◆ **Task objective**:
Below are lines of data; count those containing the word "Tragelaphus" and write nothing but the number.

*** Opening Source material ***

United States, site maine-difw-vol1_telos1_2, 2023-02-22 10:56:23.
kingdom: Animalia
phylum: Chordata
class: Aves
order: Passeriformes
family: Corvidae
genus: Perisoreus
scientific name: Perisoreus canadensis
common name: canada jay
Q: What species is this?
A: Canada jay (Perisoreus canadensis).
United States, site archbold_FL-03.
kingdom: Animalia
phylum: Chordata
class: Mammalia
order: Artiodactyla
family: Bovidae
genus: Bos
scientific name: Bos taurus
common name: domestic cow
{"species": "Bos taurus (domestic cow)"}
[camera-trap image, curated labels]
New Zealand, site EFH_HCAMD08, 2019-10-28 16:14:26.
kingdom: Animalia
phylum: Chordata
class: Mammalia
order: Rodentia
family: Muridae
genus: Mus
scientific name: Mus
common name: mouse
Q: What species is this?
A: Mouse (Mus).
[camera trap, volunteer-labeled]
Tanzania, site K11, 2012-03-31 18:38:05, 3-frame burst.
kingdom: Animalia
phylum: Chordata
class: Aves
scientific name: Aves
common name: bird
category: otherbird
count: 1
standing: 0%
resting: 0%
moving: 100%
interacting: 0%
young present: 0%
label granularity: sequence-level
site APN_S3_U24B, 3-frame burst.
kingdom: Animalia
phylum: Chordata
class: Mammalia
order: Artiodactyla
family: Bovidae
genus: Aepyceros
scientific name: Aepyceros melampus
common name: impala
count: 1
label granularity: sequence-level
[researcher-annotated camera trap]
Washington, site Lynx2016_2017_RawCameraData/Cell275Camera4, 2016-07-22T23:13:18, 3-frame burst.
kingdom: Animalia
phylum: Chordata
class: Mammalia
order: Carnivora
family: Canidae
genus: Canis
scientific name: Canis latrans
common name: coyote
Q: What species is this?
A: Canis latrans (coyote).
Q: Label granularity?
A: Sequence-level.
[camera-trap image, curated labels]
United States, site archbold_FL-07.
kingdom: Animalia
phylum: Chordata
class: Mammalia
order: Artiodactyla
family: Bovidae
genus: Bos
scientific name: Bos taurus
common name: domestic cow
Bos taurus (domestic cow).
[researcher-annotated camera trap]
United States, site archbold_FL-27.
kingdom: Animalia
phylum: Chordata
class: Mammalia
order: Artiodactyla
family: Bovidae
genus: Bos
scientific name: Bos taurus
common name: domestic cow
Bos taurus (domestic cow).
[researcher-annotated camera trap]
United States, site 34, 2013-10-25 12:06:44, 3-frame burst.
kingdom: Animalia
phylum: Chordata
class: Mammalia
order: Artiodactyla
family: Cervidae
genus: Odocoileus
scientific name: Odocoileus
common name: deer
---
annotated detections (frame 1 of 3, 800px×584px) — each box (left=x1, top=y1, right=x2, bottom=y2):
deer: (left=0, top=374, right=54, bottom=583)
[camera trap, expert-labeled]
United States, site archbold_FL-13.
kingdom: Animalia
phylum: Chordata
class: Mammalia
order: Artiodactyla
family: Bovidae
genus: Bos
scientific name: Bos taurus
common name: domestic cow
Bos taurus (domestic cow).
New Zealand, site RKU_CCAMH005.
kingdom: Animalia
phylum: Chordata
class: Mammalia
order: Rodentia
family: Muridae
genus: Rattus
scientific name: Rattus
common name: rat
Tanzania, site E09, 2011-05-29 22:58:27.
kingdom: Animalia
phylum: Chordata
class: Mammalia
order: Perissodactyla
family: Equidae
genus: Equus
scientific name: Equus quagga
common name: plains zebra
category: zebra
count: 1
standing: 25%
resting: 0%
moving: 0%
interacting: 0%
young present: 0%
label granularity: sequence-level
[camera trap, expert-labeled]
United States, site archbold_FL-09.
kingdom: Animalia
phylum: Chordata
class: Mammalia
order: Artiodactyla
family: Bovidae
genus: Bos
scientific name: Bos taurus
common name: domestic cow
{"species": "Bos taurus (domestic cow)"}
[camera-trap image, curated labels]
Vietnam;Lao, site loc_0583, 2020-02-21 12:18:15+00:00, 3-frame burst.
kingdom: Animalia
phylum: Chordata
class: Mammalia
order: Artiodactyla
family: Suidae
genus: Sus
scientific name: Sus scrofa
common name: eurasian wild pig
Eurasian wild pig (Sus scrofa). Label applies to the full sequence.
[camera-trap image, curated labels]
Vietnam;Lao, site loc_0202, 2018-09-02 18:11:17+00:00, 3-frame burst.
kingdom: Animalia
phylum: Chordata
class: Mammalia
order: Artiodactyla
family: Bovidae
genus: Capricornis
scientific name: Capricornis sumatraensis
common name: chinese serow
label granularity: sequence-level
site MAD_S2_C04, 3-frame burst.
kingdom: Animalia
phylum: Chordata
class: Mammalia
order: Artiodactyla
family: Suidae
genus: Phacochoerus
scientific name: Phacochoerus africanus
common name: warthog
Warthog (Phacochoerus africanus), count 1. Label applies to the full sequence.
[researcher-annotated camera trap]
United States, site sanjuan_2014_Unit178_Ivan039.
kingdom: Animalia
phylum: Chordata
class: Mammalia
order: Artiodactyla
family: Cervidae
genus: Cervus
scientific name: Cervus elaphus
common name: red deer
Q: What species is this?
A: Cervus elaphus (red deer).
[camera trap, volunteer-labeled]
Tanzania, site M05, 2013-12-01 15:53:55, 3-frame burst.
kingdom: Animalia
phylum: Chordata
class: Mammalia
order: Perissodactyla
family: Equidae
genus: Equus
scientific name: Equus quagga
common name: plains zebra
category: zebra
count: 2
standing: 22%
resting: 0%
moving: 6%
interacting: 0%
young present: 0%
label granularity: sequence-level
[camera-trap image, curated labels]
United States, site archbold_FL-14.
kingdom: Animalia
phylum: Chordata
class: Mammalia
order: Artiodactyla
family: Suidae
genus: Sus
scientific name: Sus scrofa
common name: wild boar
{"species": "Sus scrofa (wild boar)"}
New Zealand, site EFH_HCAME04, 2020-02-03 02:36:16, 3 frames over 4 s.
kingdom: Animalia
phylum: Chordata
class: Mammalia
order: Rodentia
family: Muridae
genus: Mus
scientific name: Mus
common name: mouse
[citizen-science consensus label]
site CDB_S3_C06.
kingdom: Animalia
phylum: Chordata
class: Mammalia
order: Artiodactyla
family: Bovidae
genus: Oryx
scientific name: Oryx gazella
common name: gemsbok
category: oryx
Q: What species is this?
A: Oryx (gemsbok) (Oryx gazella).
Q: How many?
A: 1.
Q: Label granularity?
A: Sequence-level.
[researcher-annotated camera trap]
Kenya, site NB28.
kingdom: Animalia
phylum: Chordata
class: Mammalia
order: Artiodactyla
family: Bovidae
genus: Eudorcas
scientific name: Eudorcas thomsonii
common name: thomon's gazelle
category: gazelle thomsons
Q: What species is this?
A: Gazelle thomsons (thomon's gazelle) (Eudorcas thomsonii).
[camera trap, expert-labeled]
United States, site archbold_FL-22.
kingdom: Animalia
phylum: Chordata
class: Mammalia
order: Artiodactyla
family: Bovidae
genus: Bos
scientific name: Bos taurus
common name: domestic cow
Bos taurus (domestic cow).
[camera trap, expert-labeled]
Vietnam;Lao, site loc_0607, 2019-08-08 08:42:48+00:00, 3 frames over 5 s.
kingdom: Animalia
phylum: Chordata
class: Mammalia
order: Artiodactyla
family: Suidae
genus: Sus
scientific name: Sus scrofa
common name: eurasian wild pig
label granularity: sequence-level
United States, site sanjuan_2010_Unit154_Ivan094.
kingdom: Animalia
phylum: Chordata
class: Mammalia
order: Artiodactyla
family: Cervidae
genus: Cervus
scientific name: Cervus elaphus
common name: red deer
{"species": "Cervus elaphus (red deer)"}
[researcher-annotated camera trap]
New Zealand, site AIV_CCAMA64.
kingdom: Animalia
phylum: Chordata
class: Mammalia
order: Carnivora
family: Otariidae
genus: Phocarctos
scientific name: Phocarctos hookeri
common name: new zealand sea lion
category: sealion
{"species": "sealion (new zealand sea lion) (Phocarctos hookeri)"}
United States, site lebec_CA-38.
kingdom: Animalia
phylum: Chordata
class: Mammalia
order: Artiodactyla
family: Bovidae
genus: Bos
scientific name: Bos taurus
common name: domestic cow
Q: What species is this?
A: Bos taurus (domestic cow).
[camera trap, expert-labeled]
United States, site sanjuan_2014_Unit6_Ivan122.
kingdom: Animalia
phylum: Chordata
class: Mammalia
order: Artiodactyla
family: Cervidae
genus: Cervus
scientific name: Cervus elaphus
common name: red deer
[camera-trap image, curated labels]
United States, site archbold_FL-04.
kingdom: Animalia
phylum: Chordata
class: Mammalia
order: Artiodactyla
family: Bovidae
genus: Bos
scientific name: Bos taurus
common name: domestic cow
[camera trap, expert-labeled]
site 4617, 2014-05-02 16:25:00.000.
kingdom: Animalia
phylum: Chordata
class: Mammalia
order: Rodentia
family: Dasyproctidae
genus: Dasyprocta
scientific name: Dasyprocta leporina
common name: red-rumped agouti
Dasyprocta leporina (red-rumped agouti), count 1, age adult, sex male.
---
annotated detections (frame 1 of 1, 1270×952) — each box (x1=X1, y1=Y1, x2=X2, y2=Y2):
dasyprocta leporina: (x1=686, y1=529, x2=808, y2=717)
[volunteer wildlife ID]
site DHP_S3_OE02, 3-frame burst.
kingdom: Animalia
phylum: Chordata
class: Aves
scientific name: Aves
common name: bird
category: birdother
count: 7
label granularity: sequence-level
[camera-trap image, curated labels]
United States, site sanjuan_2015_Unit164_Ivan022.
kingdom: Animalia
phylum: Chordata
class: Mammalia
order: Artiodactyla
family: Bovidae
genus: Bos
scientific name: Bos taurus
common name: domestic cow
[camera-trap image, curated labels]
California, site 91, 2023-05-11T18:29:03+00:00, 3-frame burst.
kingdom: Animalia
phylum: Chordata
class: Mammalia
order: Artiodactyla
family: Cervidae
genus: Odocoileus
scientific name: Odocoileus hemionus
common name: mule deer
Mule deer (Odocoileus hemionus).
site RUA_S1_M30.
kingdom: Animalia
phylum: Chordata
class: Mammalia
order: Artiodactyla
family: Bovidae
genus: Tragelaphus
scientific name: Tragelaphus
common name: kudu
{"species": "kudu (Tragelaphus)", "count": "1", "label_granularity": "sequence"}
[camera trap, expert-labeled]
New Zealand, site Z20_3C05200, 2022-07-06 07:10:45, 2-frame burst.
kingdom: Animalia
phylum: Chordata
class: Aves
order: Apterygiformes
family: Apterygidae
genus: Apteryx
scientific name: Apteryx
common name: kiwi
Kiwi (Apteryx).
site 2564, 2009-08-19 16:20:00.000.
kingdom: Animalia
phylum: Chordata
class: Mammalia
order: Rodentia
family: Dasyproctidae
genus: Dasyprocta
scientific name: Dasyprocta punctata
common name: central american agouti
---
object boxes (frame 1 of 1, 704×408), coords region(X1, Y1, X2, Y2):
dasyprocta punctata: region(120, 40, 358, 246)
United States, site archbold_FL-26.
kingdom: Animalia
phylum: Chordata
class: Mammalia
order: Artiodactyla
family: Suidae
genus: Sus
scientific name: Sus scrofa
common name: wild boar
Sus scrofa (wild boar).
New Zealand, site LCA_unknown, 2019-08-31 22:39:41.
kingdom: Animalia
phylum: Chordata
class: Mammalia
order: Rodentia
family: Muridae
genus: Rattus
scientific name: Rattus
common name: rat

*** Closing Source material ***

◆ **Task output**:
3